Over the years, I have enjoyed getting out to meet my readers, especially those so loyal that they can quote whole sentences from columns I wrote 20 years ago.
So it was on one beautiful Saturday morning a month or so back that I made a return visit to Marlton to speak to the Friends of the Evesham Library, ably led by Barbara Mirsky.
Since 1964, when a group of Evesham residents went door to door to collect books to create a free lending library for the township, the organization has worked hard to create a place residents can be proud of.
Just as an aside: It was a sunny, cool suburban day with the noise of soccer and football games filling the air, yet the library was filled with people checking out arms full of books.
Not just people my age, but young folks, children and teenagers.
Don't put away the printing presses yet!
My audience was made up of people who were pondering when might be the right time to put their houses on the market.
Some had been in those houses for many years, reared children in them, and were beginning to think that there might be a better - read that "smaller" - option down an ever-shortening road.
What concerned them most was today's buyer, who has a reputation for wanting a palace in move-in condition, along with an armful of seller concessions.
One woman, whose target date was at least a couple of years away, asked whether she should bring in a home inspector this far out, so she and her husband could fix things an inspection might uncover early.
Because of disclosure requirements in both states, many real estate agents try to talk clients out of pre-inspections.
I cannot tell you the number of regular conversations I have had with agents over the last three decades that started, "Are you planning to write a column about home inspectors?" and went on with them listing the latest "outrages."
Although we tend as a people to pigeonhole - millennials do this, Episcopalians believe that - each real estate transaction is not exactly like the last one or the next one, so we must learn not to generalize.
There are bad real estate agents, doofus home inspectors, lousy builders - and they have not yet come up with a similar category to describe columnists.

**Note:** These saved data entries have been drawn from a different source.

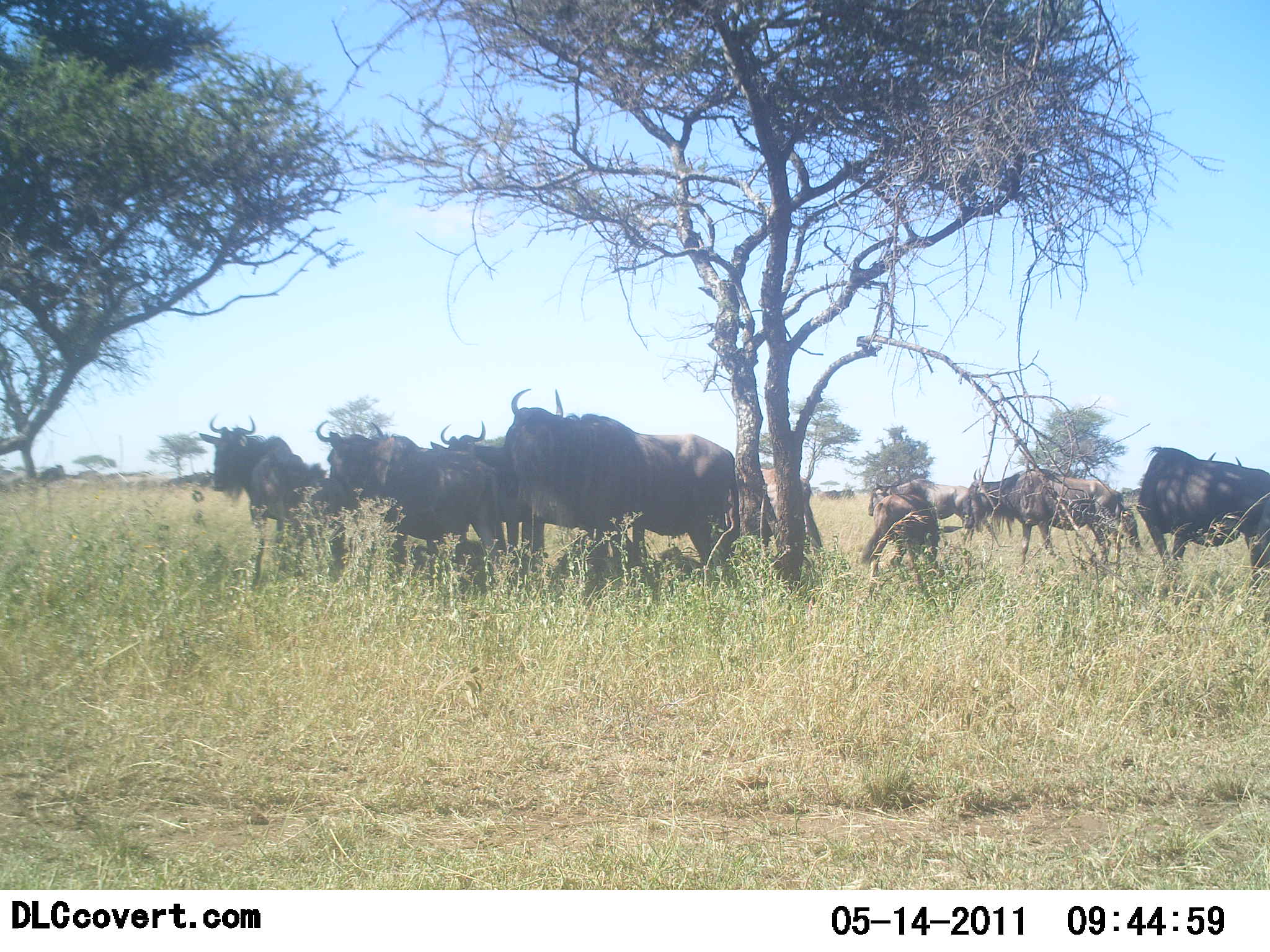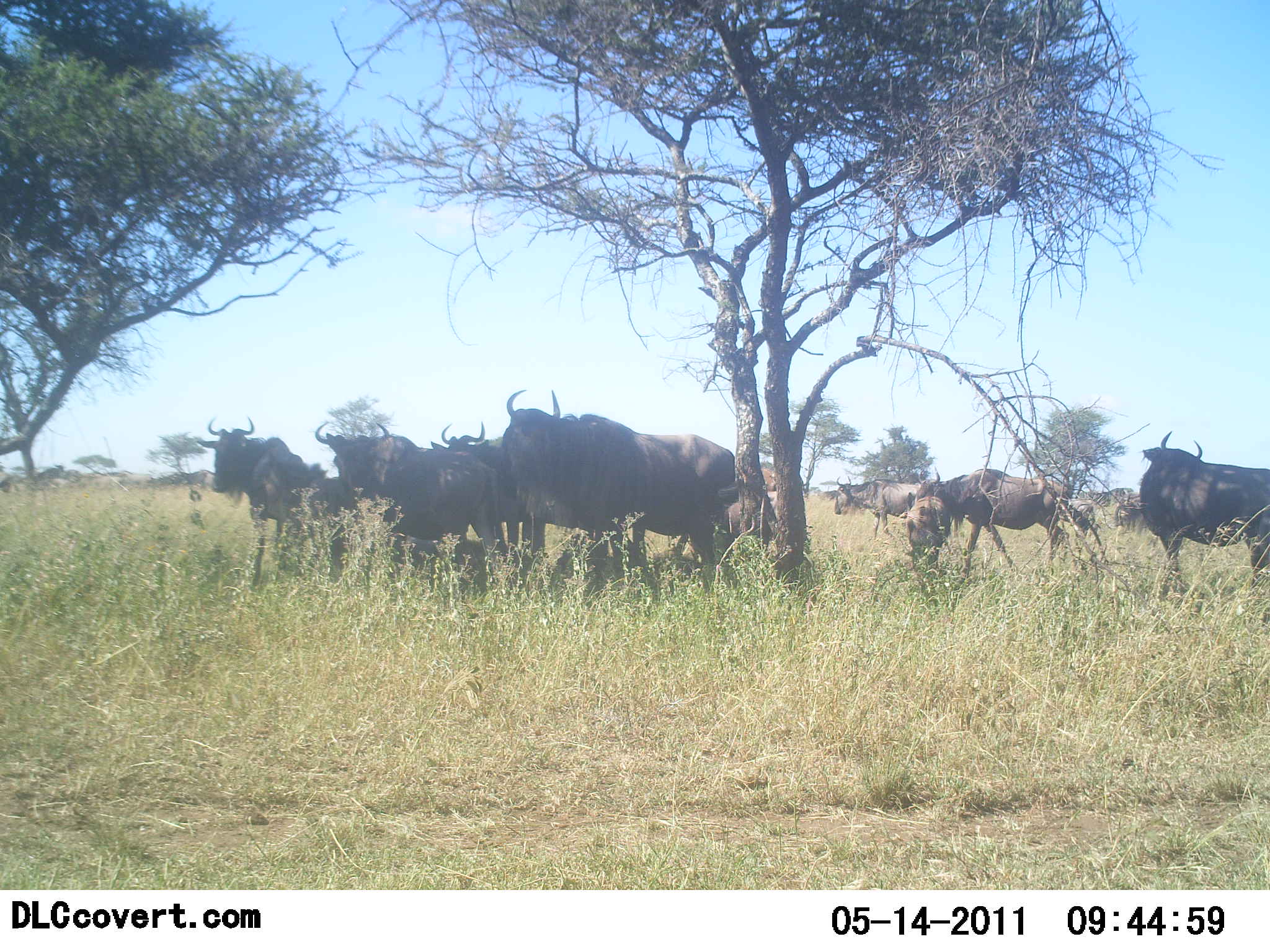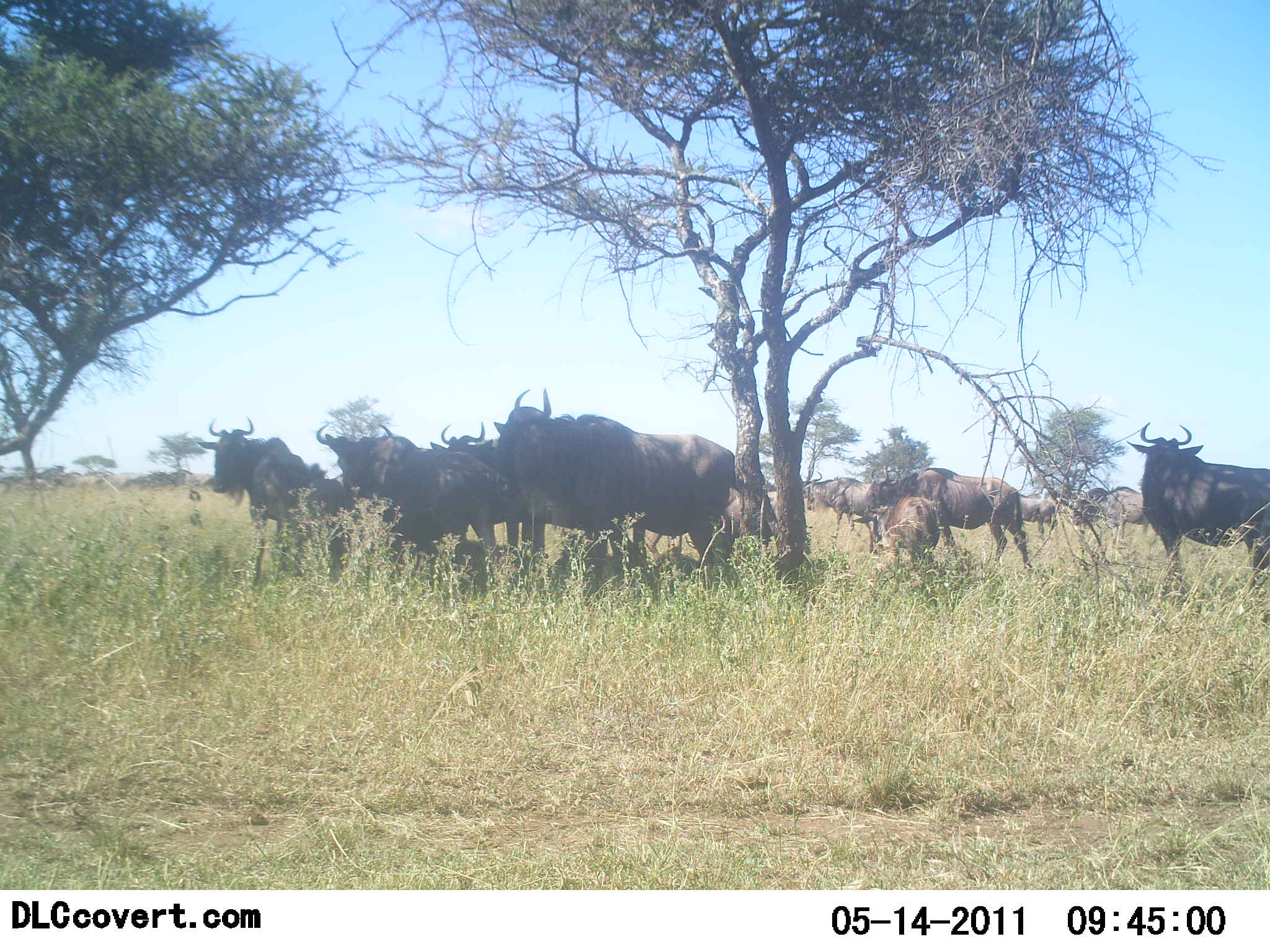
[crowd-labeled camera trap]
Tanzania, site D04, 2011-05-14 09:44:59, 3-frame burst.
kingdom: Animalia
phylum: Chordata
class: Mammalia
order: Artiodactyla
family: Bovidae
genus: Connochaetes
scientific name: Connochaetes taurinus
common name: blue wildebeest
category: wildebeest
Wildebeest (blue wildebeest) (Connochaetes taurinus), count 11-50. Behavior (volunteer vote fractions): standing 80%, resting 0%, moving 60%, interacting 0%. Young present (vote fraction): 20%. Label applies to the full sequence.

If you think it might help, have a pre-inspection done. The caveat - and it's a big one - is that what the buyer's home inspector comes up with may not be the same, and so negotiations will follow.
It could be that comparing evidence might put a bee in the buyer's bonnet, but not necessarily.
The danger of offering advice is that not every problem has the same solution - a lesson I learned early on in writing my "Your Place" column.
For example, a couple of hours after my Evesham Library talk ended, I was finishing painting the second coat on our front porch.
Every once in a while, I would get a whiff of a rotting something from below the porch floor by the front steps.
Assuming the worst, I thought it might be a sewage leak, for which, coincidentally, I recently took out an insurance plan to deal with if necessary.
The sun had moved to the opposite side of the house, so even a flashlight revealed nothing.
The odor got worse.
Finally, just before I left for tennis at 8 a.m. on Sunday, I looked between the top step and the lattice work and saw the cause.
It was a rabbit that had, in the words of John Cleese in the Monty Python dead-parrot sketch, "ceased to be."
The lesson: It doesn't hurt sometimes to hope for the best but expect the worst. Even when the worst is a matter of opinion.